Integrate with Elastic Agent #4004

axw · 2020-07-21T01:50:21Z

jalvz · 2020-09-10T13:34:33Z

@axw you mentioned that you had some details you wanted to add here, right? or did I misinterpret?

axw · 2020-09-14T02:10:38Z

@jalvz I had previously added a list, but I think I forgot to save and it was lost. I'll add things as I remember them 😅
Feel free to add things you think we should look at too.

jalvz · 2020-10-21T16:15:18Z

In Fleet / Ingest Manager, the top level entity in an integration is the data stream. Each integration can have 1 or more data streams. Each data stream has a type. Currently there are 2 types defined in the spec: logs and metrics.
Each data stream can have any number of inputs. Every input has its own settings, although there is a way to associate settings to a given data stream and have them applied to all its inputs. There is no way however to go up 1 level and have a setting mapped to the whole integration.
Data streams and inputs are defined in manifest.yml files for each package. Both data streams and inputs can be enabled or disabled. Kibana will parse the manifest file and display the information in 2 levels, with a toggle switch for each.
This is how it looks for the Apache integration:

Note that the hosts setting applies to the whole metrics data stream, that currently only has 1 input (status metrics).

Now we need to define an APM integration in terms of data streams and inputs with the structure described above. I'm going with the assumption that we will have only one APM integration for apm-server and APM agents.

Following the Indexing Strategy proposal, we are going to introduce a new traces type, and use both existing metrics and logs types. The most suitable option then is to treat APM agents as inputs.
Then, to configure eg. the Java agent, one would find some settings under traces, some other under metrics, etc.
We could further decide that the inputs under traces have general and tracing-related settings, and the inputs under the other data streams (metrics, logs) have settings specific to that type only.

From there, 2 options come to mind:

We could adopt the convention of having apm-server configuration under traces, and make sure that the traces data stream can't be disabled in the UI. We would also need the UI to propagate that configuration even if no input is enabled (this is currently not supported in Ingest Manager).

A simplified version of this would look like:

Alternatively we could treat apm-server like a separate input. In that case its settings will be scattered across the data streams like for APM agents, we would still need to pick one type for generic settings (which are almost all), and we would still need the UI to enforce that specific input (ie. don't allow users to disable apm-server).
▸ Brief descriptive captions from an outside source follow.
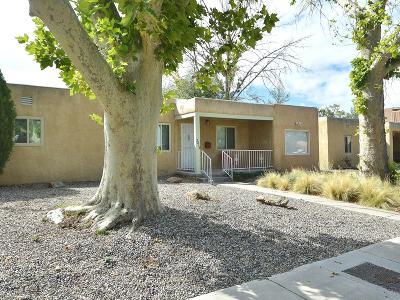Bernalillo County Single Family Home For Sale: 3318 Mackland Avenue NE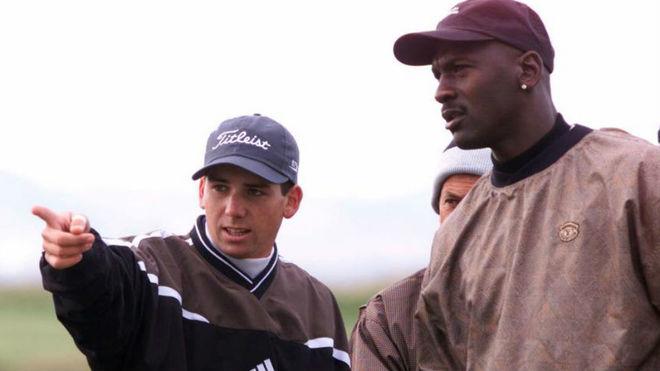 Sergio García y Michael Jordan en el Proam de la Dunhill Cup.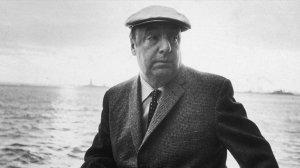 Pablo Neruda ante el mar al que tantos versos ha dedicado.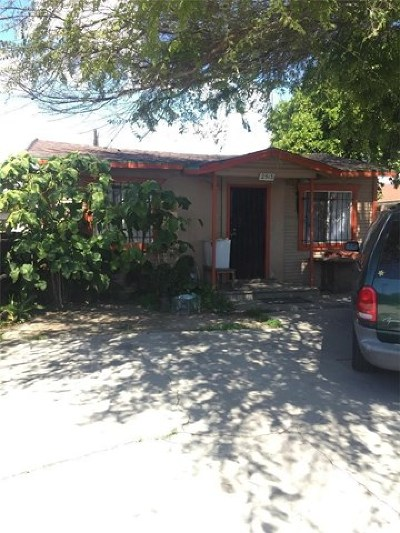 Compton Single Family Home For Sale: 2513 E 129th Street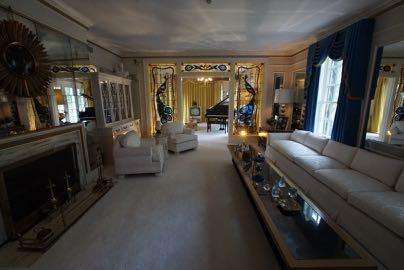 Eines der Wohnzimmer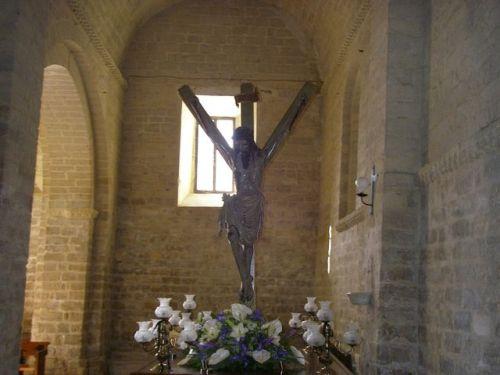 Carrióin de los Condes.. Cruz y Crucifijo con forma Y. El Crucifijo es orginal. La Cruz antes era de forma Látina, T, en lugar de la actual en forma de Y. Pero guarda más relación ésta con la forma del Crucifijo.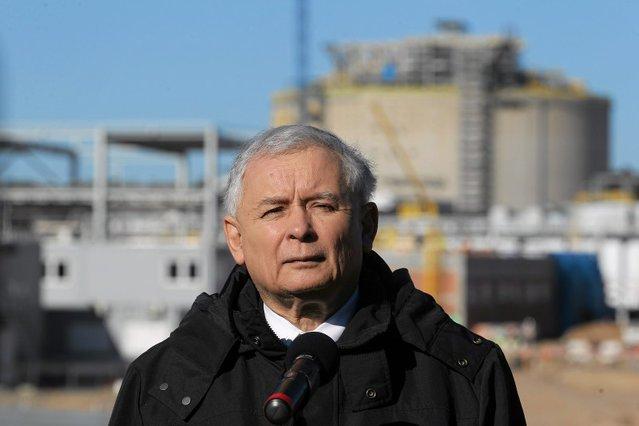Co prezes Jarosław Kaczyński wymyśli, finansuje się później – a to z energii, a to z paliwa.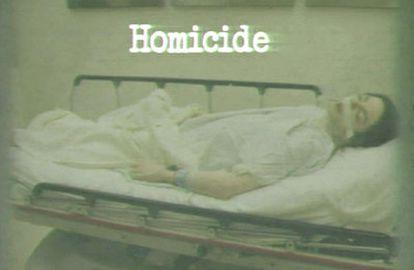 Imagen que muestra al cantante Michael Jackson muerto exhibida por el fiscal durante el juicio al médico del artista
jalvz · 2020-10-21T16:18:46Z

@elastic/apm-server @felixbarny @ruflin looking for feedback on comment above, if anything of what I wrote makes any sense.

graphaelli · 2020-10-21T20:42:39Z

I would vote for the simplest UI that gets APM Server and the Agents deployed. If possible, just a Monitor applications with a toggle per language, deferring all opting in/out of trace, log, profile, metric collection and any configuration customization to central configuration. Picking on these screenshots, I would not expect to see secret token reporting interval max spans per transaction at this point in the integration setup.

axw · 2020-10-22T05:48:59Z

I agree with @graphaelli's comments above, with the exception of maybe secret_token. That's something that's defined in the server's config, so I think it does belong in that UI... Maybe we shouldn't add it though, and instead only provide an option to enable/disable API Key auth?

I don't think it makes a heap of sense to opt in/out of individual data types for APM agents at this level, since it doesn't give a way of filtering by service. You might have multiple Java services, but want to enable logs for only a handful of them. This is different to existing integrations, where the integration is tied to a specific service (apache, nginx, etc.)

Going further, I think the only agent-related config that should go in the package should be to do with auto-instrumentation: whether to enable/disable per language, and perhaps some parameters like a pattern for matching process names. @felixbarny WDYT?

jalvz · 2020-10-22T07:04:43Z

Thanks all,

I don't intend to add any agent related stuff at this point at all, but since we have to make to room for it I wanted to show now how it could look like. I don't have an opinion on what settings should be there, this was just an example.

There is no way around the toggle for the data types and inputs (that is what I tried to explain in standup yesterday @axw), I agree it doesn't make sense for us.

I guess my biggest question now is whether to treat apm-server as an input (confusing UI IMO), or just have all its settings under eg. the traces data stream (needs additional support in Ingest Manager to have those settings propagated downstream even if there are 0 inputs).

felixbarny · 2020-10-22T07:05:07Z

I don't think it makes a heap of sense to opt in/out of individual data types for APM agents at this level

++
I think we should not constrain ourselves with sticking to an input per data stream. Instead, let's think about what would be an ideal solution from the perspective of the user.

I've created a document with a proposal of how to integrate agents in the workflow that includes some mockups:
https://docs.google.com/document/d/1b_Fy0KcgQBer_jQpgCjVaIbsg8--oGX_XqNy6mSONsU/edit?usp=sharing

I agree with @graphaelli's comments above, with the exception of maybe secret_token.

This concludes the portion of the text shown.